Actor, director and screenwriter Ethan Hawke suggested in a recent interview on The Late Show with Stephen Colbert that Pope Francis should follow the example of his namesake, St. Francis of Assisi, to help put an end to the war in Ukraine

“When you read about the great Christian thinkers throughout time, you know, St. Francis of Assisi is really staggering,” Hawke told Colbert, “and I had this idea that I wanted to write the pope.”

Ethan Hawke on St. Francis of Assisi

Ethan Hawke is Episcopalian, which host Stephen Colbert, who is Catholic, joked was “one pope away from being right.” 

“We’re wannabe Catholics,” Hawke agreed, “My mother always said we’re wannabe Catholics. We just didn’t want to do the hard work and we want to be able to get divorced.”

In a 2018 interview with Terry Gross on “Fresh Air,” Hawke said that growing up, he was “baptized and confirmed an Episcopal” and that the priest who confirmed him had a significant impact on his life. Attending church was a “big part” of Hawke’s life growing up. In summers he even did “missionary work,” which involved serving others through manual labor, but no proselytizing. Hawke told Gross during the interview that he did not “really go” to church. 

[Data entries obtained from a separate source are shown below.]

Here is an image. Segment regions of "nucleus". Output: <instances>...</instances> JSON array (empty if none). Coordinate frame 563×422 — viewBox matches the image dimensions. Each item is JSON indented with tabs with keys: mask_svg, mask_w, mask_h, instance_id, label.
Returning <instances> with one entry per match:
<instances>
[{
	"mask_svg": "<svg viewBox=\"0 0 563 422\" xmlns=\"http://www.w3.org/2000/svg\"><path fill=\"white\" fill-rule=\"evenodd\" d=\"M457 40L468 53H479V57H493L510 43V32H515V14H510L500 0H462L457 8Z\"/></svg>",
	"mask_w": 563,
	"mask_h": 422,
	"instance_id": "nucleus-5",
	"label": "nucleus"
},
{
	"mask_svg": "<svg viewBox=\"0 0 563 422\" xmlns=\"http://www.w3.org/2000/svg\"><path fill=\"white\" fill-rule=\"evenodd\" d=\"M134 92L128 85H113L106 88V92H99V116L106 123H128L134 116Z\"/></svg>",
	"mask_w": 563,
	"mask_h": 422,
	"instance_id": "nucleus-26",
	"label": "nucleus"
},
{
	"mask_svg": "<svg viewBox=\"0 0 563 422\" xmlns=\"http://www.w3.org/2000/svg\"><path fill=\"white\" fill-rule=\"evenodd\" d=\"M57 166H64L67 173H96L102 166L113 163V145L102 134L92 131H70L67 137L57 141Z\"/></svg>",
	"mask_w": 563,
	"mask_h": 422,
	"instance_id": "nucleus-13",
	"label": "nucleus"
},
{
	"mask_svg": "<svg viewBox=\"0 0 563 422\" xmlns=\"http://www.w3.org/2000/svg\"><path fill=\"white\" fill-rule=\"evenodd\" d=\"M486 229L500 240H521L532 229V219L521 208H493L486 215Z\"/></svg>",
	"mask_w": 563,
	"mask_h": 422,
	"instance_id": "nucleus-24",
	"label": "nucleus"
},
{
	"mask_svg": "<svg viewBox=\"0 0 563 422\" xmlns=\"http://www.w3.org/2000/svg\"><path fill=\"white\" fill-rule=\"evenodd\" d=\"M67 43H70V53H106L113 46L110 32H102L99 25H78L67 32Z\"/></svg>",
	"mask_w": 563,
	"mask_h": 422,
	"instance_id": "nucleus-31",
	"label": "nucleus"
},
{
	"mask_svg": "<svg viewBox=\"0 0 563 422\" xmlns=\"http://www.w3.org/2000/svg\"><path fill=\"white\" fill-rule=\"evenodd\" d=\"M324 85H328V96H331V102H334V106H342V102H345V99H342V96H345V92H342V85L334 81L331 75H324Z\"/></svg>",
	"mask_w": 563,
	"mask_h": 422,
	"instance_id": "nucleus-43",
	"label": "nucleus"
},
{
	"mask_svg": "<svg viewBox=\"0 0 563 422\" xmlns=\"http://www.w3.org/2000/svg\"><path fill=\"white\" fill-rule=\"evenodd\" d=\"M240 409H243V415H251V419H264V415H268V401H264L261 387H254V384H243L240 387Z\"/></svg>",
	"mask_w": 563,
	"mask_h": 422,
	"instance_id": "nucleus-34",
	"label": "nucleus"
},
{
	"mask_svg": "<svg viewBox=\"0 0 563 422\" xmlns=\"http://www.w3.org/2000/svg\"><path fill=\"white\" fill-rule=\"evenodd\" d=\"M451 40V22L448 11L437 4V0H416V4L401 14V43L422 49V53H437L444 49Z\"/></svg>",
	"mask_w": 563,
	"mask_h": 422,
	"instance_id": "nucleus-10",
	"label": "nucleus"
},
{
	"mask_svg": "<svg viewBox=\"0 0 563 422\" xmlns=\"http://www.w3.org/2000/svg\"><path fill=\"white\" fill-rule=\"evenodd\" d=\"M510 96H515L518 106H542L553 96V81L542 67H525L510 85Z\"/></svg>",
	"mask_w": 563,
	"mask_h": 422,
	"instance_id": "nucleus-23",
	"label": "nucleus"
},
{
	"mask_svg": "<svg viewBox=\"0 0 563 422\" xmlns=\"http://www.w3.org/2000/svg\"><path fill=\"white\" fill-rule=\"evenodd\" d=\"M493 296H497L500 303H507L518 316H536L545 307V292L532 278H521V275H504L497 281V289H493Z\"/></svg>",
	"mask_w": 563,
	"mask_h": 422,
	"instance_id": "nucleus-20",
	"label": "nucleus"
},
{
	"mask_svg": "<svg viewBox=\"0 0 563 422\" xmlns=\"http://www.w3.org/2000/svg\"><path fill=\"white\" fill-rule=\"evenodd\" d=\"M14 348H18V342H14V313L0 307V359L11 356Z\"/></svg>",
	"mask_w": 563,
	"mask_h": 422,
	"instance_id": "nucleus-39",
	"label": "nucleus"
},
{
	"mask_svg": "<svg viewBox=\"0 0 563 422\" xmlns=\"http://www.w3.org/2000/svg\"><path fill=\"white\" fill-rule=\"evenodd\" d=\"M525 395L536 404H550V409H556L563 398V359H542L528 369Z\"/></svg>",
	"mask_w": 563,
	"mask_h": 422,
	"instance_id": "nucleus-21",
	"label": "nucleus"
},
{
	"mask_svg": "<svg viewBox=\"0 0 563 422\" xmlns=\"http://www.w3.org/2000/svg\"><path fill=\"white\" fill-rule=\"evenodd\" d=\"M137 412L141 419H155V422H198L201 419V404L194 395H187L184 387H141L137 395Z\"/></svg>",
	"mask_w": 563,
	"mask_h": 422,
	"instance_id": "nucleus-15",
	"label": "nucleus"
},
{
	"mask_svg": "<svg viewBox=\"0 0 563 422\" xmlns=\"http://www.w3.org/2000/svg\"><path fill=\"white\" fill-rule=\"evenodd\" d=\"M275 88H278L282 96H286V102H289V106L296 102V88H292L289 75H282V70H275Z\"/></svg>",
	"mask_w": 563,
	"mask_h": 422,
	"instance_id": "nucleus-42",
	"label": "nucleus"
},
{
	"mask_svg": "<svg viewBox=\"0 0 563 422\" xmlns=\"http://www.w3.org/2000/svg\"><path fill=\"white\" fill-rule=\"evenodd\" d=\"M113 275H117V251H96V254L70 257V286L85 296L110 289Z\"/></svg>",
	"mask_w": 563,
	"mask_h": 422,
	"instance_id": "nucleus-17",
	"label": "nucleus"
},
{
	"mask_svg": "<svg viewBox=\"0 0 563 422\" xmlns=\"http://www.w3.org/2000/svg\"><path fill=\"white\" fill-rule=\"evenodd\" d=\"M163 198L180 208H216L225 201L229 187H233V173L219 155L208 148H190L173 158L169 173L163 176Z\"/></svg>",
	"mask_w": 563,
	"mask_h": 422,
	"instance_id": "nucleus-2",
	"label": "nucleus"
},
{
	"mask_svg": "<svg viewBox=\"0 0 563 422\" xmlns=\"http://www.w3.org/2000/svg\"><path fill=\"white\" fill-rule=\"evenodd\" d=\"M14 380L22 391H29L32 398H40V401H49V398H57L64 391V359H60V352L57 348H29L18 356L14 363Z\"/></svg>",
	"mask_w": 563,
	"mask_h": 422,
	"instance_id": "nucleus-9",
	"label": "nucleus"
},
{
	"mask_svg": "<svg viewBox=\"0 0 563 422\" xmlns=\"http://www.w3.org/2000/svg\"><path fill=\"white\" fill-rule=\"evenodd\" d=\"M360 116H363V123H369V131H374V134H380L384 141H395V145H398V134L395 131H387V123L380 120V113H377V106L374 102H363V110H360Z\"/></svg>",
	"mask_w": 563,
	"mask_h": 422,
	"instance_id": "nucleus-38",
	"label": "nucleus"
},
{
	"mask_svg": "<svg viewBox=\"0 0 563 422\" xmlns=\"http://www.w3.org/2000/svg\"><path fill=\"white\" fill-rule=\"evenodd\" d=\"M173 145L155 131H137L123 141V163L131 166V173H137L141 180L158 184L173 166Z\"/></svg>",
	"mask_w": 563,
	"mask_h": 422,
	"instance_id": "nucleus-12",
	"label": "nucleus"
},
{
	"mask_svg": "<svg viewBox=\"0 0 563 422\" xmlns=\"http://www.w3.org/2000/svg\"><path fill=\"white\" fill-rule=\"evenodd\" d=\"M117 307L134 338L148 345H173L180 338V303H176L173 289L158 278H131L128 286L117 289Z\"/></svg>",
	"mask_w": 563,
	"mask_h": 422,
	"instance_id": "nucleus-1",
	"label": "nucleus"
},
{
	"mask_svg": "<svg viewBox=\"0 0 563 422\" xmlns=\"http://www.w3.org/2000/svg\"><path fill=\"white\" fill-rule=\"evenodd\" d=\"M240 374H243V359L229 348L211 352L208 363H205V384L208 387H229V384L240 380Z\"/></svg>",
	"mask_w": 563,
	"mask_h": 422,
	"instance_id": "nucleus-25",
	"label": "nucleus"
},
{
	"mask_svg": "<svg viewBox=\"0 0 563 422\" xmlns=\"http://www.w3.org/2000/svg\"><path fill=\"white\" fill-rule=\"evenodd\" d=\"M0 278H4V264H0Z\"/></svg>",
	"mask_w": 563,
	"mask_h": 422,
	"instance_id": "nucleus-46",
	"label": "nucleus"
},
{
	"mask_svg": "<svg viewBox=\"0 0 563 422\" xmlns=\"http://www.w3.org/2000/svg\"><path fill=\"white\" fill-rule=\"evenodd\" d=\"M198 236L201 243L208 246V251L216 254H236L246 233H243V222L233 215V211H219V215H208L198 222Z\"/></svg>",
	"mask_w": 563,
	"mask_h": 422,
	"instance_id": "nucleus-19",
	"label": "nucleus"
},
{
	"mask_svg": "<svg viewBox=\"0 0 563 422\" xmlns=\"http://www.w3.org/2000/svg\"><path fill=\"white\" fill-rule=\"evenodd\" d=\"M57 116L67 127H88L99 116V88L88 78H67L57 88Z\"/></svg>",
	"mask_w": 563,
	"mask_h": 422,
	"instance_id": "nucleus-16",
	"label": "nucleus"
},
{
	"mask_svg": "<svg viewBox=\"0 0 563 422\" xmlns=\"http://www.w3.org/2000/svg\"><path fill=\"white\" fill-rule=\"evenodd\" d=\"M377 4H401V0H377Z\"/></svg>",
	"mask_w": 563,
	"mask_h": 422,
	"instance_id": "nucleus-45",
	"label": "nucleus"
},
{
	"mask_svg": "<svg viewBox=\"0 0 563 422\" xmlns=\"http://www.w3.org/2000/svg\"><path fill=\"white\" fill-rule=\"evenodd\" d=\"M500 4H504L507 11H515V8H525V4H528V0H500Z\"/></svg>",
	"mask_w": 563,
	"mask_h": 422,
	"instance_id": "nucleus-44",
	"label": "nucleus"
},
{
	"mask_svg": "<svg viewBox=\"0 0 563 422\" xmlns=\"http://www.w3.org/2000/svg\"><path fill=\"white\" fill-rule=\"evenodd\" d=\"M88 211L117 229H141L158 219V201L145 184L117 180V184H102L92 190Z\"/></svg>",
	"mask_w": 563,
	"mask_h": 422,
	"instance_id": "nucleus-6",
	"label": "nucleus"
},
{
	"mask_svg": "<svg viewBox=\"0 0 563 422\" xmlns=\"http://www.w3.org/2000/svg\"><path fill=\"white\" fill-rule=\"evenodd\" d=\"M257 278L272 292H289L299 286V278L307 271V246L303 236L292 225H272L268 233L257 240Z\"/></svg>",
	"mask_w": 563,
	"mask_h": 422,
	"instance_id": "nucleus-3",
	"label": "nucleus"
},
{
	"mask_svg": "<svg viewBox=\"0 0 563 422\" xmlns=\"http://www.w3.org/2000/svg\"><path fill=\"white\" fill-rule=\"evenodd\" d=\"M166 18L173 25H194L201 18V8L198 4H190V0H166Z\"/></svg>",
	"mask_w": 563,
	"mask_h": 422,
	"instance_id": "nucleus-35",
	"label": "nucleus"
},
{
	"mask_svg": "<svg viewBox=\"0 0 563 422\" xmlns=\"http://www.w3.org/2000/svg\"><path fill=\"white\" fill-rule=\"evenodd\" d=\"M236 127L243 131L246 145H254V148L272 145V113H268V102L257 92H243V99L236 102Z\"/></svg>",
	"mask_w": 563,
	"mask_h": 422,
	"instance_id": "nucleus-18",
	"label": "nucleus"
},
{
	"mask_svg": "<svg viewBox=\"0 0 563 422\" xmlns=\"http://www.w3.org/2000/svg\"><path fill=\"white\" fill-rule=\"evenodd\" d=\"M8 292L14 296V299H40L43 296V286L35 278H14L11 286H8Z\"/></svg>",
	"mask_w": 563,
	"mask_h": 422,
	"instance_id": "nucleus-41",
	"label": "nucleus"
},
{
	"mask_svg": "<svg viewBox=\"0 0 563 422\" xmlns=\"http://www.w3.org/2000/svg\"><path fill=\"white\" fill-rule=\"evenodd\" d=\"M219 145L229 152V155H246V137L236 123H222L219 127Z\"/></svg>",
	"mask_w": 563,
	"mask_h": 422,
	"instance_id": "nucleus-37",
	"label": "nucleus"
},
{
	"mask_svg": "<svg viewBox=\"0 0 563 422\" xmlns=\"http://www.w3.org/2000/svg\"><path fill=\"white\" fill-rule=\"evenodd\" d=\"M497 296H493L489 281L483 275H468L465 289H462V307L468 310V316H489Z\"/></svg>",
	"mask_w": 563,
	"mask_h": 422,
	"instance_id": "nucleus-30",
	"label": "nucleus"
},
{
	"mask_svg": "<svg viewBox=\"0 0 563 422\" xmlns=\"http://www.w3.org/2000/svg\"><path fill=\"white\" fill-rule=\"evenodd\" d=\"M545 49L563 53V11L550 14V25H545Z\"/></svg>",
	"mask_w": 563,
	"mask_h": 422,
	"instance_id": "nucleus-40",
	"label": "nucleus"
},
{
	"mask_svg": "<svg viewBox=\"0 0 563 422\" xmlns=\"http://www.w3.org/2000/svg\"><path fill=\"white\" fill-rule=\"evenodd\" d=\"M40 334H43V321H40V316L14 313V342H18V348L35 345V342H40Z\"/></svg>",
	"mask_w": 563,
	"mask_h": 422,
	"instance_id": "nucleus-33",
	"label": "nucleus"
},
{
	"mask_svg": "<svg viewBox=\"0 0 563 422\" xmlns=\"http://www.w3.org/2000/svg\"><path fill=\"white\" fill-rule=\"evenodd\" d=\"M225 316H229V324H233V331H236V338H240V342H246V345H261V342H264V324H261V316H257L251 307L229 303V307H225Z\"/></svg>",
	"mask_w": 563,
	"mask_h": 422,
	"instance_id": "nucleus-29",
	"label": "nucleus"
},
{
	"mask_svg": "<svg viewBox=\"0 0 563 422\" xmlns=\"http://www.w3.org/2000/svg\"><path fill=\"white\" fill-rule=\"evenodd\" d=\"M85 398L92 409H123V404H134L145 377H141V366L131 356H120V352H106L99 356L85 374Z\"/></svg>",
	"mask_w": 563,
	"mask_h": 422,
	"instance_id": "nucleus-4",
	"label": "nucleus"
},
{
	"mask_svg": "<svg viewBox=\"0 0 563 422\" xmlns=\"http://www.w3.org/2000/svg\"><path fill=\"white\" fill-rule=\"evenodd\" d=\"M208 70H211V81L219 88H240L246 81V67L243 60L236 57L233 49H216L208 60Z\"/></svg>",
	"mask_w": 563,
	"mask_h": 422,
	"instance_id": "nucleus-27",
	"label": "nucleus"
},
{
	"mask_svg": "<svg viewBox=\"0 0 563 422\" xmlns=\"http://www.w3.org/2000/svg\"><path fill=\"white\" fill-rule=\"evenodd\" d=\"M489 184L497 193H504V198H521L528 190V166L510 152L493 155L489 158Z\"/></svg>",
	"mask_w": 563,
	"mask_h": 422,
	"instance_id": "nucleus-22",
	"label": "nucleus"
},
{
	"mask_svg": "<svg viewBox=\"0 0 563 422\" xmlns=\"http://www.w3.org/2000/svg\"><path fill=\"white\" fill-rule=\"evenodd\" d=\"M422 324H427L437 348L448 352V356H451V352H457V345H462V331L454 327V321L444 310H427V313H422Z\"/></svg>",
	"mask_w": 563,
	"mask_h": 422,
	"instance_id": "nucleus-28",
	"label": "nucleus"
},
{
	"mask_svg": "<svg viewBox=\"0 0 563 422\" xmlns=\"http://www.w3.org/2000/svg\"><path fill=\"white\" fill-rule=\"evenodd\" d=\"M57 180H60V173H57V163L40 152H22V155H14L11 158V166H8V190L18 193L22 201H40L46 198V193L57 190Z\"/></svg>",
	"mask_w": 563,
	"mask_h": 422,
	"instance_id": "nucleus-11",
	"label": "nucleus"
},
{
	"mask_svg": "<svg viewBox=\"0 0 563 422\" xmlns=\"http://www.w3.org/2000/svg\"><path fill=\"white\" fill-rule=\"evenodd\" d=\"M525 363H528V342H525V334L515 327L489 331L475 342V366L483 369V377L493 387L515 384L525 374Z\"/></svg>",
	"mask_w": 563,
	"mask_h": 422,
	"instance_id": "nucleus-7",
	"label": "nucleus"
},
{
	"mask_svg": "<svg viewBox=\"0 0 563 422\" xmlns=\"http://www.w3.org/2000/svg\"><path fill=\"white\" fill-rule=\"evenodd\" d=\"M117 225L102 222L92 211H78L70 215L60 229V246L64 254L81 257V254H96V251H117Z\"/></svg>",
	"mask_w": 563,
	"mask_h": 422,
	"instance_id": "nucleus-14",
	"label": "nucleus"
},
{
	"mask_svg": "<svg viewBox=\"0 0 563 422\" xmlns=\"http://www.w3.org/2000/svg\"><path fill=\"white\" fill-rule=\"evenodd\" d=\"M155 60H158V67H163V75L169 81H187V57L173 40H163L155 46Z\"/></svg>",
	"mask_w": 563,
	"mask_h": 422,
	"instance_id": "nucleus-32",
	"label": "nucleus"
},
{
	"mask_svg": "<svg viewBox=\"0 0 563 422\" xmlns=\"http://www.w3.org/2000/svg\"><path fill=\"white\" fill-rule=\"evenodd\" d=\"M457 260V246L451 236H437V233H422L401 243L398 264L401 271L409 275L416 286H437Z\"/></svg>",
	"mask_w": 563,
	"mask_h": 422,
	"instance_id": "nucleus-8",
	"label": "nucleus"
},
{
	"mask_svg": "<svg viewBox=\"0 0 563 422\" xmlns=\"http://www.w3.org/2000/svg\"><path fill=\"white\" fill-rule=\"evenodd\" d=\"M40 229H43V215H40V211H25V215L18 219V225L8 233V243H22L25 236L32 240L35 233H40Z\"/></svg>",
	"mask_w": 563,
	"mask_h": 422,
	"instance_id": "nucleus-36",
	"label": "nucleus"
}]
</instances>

Despite religious practices not being central to his adult life, Hawke shared with Colbert that he was “raised on the great Catholic writers and thinkers,” and that he had been “impressed” when Pope Francis took the name of Francis of Assisi. 

Francis of Assisi was a mystic and monk who founded the Fransciscan Order and whose devotion to Jesus had a significant impact on medieval Christianity. He lived a life of poverty and instructed his followers “to follow the teachings of our Lord Jesus Christ and to walk in his footsteps.”

Hawke said he had thought of writing the pope because Francis of Assisi had “marched across the desert to a battlefield in the Fifth Crusade to try to have audience with the sultan.” The Fifth Crusade was part of a series of religious wars between Christians and Muslims as the groups battled for control of holy sites. The objective of the Fifth Crusade was to take Jerusalem back from Muslim control.